Above all else, Katie Taylor is doing it for herself. It's a powerful feeling. That single motivation, that individual drive, it lingers still in Christina McMahon. As the conversation wears on, she slowly convinces herself. A return is imminent.
I feel proud because I didn’t need a big team, big support or a whole load of money. I still achieved what I wanted. I did it without money, a broke champion. At the end of the day, I look over at that belt and no one can take it away from me.
I haven’t said this before, but I’m looking at fighting again. I’ve only discussed it with my husband.
I’m looking at my trophies on my shelf as I speak to you. I see stories. There is a lovely road behind every trophy. Another one means nothing, but if I fight again I know I’ll hear people say 'you're too old.' It's what I want to do. It’s about the journey, isn’t it? I went on a journey with my husband and by God I came away with a pro world title, everything I put into the ring in boxing I won myself.
So that's it. I’m contemplating fighting again, I'm 45 in the summer and three years out of the rings, my last world title was a controversial loss. I think I’m going to go again. Other people can say whatever.
We have a short life.
Amy Broadhurst's most recent birthday was an extraordinary one. Last March, she celebrated it by winning gold at the Under-22 European Championships in Russia. It marked her fifth European gold medal.
In April 2018 she became the only female besides Katie Taylor to win four European golds. The first person to reach out and congratulate her was Ireland's previous queen of the amateurs. It was a particularly poignant message, given Broadhurst's early adoration for Taylor.
"I still remember when I was about 8 years old. I asked could I get a pair of Katie Taylor boxing boots for Christmas. They ended up getting me the same pair she wore," she recalls, the delight still evident.
For Broadhurst, admiration does not equate to imitation and nor should it. The Taylor template is in following footsteps, not fists: "As a boxer, especially an amateur, You can't look at somebody and try to copy them. You need to focus on yourself and do you, what makes you special."
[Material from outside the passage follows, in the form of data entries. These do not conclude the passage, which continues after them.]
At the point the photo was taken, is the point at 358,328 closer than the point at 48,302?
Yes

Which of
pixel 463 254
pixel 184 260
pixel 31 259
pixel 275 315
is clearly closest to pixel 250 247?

It's not just about what she does, it's how she does it.
To watch a female dominate the sport as well... For me, she is such a big inspiration.
I think in both amateur and professional she is still head and shoulders above most boxers. She boxes like a fella', that’s rare to find in women’s boxing. She boxes like a man, I mean that in a good way. That’s a compliment. Actually, for me, that’s the best thing.
When asked what makes Taylor great, all three Irishwomen had a different answer.
"Her footwork," said Gogarty.
"Her speed," said Broadhurst.
"Her heart," said McMahon. "It's important for me, for the women of Ireland, and for boxing. A fairytale story."
It's likely a combination of all three that has Katie Taylor spearheading the sport's continued growth. The fourth crown is merely the ultimate tribute to a career less ordinary. And yet, her real legacy is what she has done for those who came before and after her.
A bar set higher again, a bodacious and boundless testament to the power of dreams.